Le Jura ne représentant que 1 % de la population suisse, il faudra attendre les élections qui auront lieu au printemps prochain dans quelques cantons importants (Zurich, Vaud, Tessin) pour voir si ces tendances se confirment dans la perspective des élections fédérales de 2011.

Du jamais vu depuis 1978
Avec 21 sièges (14 pour le PS, 4 pour les Verts et 3 pour CS/POP), la gauche atteint et même dépasse pour la première fois la barre des vingt sièges depuis les premières élections cantonales de 1978.
Ce magnifique résultat est en partie lié aux affaires qui ont éclaboussé le PDC, mais elle tient davantage à la crédibilité de la gauche en matière de sécurité sociale, de politique économique ou d’environnement. La gauche jurassienne ne pourra pas faire des miracles, car elle reste minoritaire. En raison de la confiance qui lui a été accordée, elle devra toutefois renforcer son « potentiel de proposition » ainsi que sa « capacité au conflit et à la négociation », en particulier dans ces domaines : augmentation du pouvoir d’achat ; lutte contre le dumping salarial ; aides publiques subordonnées au respect des conventions collectives de travail (CCT) ; reconversion écologique de l’économie ; formation ; intégration de toutes et de tous dans la vie sociale. La gauche devra aussi lutter pour une plus grande transparence dans la gestion des affaires publiques, pour une représentation politique plus équilibrée dans les hautes sphères de l’administration et pour mettre fin aux pratiques claniques du PDC. C’est à ce prix que l’on évitera la répétition des affaires qui ont terni l’image du Jura.

Gagner à la Saint-Martin

Les élections jurassiennes sont aussi de bon augure par rapports à quelques échéances plus ou moins proches :
• Elles placent la gauche jurassienne en position idéale pour les élections fédérales d’octobre 2011.

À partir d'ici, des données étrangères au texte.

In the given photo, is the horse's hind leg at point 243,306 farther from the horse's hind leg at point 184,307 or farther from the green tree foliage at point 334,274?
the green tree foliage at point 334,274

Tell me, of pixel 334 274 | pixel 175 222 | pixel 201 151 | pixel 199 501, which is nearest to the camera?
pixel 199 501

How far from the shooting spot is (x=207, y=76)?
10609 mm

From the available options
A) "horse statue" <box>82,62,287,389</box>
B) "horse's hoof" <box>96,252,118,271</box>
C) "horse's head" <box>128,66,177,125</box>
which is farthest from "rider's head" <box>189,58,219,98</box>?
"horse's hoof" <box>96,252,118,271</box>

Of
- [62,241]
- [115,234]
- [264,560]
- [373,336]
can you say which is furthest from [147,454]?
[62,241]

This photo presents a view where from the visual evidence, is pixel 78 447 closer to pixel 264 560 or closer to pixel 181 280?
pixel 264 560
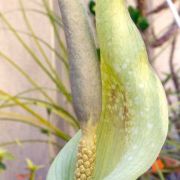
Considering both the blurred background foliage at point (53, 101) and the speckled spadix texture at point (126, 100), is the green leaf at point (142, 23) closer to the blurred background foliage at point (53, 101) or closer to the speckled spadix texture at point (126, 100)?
the blurred background foliage at point (53, 101)

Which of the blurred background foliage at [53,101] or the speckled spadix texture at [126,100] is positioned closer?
the speckled spadix texture at [126,100]

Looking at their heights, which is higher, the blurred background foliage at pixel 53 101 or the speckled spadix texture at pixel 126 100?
the speckled spadix texture at pixel 126 100

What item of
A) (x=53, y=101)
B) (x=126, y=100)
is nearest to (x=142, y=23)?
(x=53, y=101)

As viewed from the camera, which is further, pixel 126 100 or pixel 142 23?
pixel 142 23

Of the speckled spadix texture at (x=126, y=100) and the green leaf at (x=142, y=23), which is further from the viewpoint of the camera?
the green leaf at (x=142, y=23)

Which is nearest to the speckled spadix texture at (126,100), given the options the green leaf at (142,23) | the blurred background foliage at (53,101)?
the blurred background foliage at (53,101)

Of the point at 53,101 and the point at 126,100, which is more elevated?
the point at 126,100

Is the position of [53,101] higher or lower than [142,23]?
lower

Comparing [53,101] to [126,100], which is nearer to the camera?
[126,100]

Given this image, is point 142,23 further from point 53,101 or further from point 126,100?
point 126,100

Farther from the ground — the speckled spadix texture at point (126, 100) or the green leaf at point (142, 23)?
the speckled spadix texture at point (126, 100)
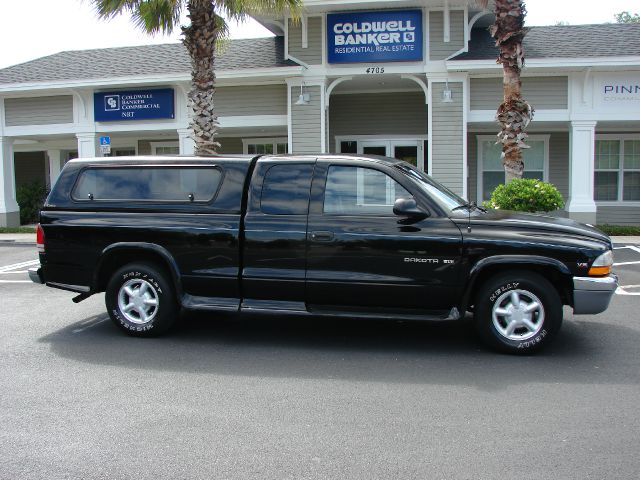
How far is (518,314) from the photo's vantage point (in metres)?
5.71

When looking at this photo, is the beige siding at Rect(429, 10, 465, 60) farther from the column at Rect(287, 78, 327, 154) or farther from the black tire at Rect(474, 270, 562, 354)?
the black tire at Rect(474, 270, 562, 354)

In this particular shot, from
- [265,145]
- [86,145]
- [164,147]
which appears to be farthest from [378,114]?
[86,145]

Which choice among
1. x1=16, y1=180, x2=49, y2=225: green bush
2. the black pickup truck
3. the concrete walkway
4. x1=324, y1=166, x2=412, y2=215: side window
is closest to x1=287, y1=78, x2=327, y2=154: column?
the concrete walkway

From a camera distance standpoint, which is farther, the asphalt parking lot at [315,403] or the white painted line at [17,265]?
the white painted line at [17,265]

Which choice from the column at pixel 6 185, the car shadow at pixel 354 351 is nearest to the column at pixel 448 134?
the car shadow at pixel 354 351

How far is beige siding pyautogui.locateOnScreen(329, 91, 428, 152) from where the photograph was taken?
1758cm

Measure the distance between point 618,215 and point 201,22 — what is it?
1284 centimetres

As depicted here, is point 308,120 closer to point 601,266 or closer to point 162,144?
point 162,144

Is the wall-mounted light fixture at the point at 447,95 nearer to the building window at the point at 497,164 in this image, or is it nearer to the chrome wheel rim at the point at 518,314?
the building window at the point at 497,164

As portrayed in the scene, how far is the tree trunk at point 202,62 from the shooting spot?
13062mm

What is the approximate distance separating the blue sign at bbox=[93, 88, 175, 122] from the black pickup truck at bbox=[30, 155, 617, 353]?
10.9m

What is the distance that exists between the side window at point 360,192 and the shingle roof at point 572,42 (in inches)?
406

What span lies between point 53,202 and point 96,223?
625 mm

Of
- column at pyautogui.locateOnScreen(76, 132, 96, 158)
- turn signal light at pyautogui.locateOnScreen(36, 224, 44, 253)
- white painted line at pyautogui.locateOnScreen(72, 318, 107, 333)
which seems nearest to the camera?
turn signal light at pyautogui.locateOnScreen(36, 224, 44, 253)
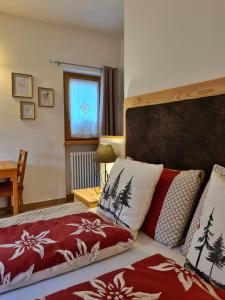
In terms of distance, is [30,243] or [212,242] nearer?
[212,242]

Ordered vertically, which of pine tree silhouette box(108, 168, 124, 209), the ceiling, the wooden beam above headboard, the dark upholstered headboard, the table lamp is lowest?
pine tree silhouette box(108, 168, 124, 209)

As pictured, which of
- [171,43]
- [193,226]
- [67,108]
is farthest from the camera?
[67,108]

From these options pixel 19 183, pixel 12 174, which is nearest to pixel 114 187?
pixel 12 174

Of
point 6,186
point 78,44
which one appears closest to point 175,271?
point 6,186

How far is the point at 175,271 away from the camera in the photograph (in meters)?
0.94

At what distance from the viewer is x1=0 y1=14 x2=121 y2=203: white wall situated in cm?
316

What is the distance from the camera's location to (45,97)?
3.40 metres

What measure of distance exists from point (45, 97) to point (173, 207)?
2668mm

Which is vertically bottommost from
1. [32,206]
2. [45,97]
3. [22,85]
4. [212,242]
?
[32,206]

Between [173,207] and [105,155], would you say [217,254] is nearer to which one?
[173,207]

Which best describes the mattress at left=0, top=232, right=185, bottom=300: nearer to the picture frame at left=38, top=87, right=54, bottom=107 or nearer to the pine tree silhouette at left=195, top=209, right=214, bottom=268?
the pine tree silhouette at left=195, top=209, right=214, bottom=268

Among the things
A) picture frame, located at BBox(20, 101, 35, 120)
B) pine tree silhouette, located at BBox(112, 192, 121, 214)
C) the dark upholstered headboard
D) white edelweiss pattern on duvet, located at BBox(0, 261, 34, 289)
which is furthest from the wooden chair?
white edelweiss pattern on duvet, located at BBox(0, 261, 34, 289)

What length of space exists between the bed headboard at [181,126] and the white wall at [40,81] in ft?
5.73

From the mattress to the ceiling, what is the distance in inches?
104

• Elles peuvent lui servir de levier pour reconquérir quelques positions perdues lors des dernières élections communales.

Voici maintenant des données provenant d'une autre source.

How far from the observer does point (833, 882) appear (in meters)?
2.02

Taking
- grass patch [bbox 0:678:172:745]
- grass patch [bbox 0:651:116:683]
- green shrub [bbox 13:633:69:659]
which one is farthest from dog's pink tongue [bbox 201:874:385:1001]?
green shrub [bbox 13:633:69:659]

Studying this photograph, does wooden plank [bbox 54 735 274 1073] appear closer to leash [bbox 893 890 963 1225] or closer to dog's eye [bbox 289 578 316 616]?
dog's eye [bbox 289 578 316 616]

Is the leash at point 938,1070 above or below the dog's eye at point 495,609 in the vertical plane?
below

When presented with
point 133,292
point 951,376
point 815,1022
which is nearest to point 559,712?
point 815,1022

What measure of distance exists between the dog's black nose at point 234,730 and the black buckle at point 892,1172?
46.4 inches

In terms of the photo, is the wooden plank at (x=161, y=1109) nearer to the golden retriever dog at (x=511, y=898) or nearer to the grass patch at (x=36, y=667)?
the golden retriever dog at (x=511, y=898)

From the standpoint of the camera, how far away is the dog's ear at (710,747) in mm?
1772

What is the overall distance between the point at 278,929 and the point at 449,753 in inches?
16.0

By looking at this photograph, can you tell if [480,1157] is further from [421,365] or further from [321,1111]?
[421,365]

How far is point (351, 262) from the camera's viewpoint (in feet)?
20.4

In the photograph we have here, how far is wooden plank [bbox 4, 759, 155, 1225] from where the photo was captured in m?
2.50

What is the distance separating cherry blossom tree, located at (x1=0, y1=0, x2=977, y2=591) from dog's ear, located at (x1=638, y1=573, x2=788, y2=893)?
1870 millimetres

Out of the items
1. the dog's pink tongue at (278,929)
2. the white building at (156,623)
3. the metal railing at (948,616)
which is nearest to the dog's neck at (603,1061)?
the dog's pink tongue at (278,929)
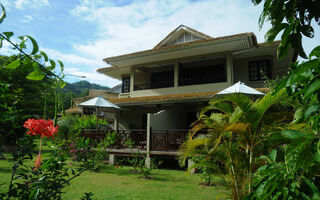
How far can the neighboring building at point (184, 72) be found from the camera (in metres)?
10.9

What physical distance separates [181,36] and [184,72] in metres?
2.59

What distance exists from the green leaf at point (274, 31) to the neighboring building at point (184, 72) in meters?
8.83

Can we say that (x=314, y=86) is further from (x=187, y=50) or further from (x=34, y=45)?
(x=187, y=50)

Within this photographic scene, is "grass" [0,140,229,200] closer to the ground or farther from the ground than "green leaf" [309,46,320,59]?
closer to the ground

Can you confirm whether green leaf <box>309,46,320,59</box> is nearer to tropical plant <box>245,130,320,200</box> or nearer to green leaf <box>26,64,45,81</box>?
tropical plant <box>245,130,320,200</box>

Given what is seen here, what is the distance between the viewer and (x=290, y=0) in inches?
51.9

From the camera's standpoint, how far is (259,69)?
12289mm

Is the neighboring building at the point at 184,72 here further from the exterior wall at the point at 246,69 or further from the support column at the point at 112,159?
the support column at the point at 112,159

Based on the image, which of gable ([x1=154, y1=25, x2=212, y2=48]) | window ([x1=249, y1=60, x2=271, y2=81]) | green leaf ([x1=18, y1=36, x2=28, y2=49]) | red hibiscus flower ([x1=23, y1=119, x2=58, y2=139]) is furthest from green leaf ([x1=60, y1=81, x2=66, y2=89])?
gable ([x1=154, y1=25, x2=212, y2=48])

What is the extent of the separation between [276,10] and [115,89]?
131 feet

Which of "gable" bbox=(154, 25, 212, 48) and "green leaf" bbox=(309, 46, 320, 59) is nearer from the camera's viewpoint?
"green leaf" bbox=(309, 46, 320, 59)

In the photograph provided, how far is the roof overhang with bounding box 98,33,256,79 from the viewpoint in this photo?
34.1 ft

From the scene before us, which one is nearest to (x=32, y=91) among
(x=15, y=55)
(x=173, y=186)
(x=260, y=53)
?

• Elles doivent faire office de détonateur pour faire tomber, le 28 novembre, l’initiative de l’UDC et le contreprojet du Parlement « pour le renvoi des étrangers criminels » ainsi que pour faire triompher l’initiative socialiste « pour des impôts équitables ».

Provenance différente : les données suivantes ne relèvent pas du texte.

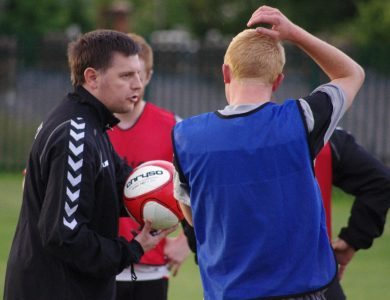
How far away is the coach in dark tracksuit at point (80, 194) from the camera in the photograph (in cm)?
433

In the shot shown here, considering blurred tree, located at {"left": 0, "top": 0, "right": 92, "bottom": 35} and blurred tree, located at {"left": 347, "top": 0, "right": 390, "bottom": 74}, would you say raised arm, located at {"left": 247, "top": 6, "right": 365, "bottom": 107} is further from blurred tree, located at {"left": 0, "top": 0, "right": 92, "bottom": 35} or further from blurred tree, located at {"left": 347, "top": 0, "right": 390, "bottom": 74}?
blurred tree, located at {"left": 0, "top": 0, "right": 92, "bottom": 35}

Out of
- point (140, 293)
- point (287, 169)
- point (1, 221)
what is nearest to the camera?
point (287, 169)

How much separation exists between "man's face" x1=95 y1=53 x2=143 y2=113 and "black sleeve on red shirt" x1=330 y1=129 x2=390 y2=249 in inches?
52.1

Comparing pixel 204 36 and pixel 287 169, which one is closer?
pixel 287 169

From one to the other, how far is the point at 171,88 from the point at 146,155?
1178cm

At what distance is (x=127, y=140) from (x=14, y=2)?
3509 cm

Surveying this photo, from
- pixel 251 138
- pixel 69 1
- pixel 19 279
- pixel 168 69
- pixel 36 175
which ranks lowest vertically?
pixel 69 1

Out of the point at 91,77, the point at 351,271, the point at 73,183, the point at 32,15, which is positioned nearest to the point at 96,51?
the point at 91,77

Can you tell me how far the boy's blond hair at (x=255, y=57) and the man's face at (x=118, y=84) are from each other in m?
0.60

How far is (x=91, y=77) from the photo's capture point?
465 centimetres

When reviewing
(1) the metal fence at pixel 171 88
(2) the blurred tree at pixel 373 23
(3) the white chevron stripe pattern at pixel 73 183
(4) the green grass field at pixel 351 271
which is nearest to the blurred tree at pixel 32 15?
(2) the blurred tree at pixel 373 23

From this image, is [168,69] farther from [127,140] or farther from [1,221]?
[127,140]

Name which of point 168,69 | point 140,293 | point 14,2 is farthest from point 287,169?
point 14,2

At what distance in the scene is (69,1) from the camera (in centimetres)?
5212
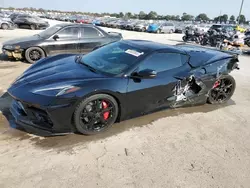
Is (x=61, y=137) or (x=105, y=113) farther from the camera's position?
(x=105, y=113)

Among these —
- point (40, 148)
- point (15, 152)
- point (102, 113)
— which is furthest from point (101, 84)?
point (15, 152)

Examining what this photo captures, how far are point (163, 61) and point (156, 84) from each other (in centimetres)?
48

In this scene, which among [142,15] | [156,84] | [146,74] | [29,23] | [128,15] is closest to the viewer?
[146,74]

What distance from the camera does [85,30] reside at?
27.6 ft

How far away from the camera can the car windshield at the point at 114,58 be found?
371 centimetres

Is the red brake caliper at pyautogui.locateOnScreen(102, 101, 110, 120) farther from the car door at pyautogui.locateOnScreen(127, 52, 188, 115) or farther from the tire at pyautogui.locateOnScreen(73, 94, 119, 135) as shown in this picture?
the car door at pyautogui.locateOnScreen(127, 52, 188, 115)

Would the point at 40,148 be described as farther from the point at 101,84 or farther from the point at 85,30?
the point at 85,30

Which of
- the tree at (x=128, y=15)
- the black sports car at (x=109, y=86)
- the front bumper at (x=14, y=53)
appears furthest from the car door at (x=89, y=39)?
the tree at (x=128, y=15)

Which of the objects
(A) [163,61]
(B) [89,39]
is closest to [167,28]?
(B) [89,39]

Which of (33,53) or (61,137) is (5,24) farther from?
(61,137)

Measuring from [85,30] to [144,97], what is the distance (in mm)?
5508

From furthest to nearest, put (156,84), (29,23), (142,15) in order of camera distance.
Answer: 1. (142,15)
2. (29,23)
3. (156,84)

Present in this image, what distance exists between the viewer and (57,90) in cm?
314

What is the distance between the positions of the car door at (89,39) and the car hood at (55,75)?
4278 millimetres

La politique ne s’arrête pas aux élections et aux votations. A terme, la gauche ne deviendra plus forte encore que si elle renforce ses organisations, sa capacité de débat et de mobilisation, son professionnalisme, la formation de ses militants, ses instruments de communication et son unité, et qu’elle renonce aux compromissions ainsi qu’à la tentation socialo-libérale blairiste, laquelle a notamment fait le malheur des travaillistes anglais et du SPD allemand. Mais il faut d’abord que la gauche gagne la « bataille de la Saint-Martin », en faisant élire Michel Thentz aux côtés d’Elisabeth Baume-Schneider au Gouvernement jurassien, le 14 novembre prochain.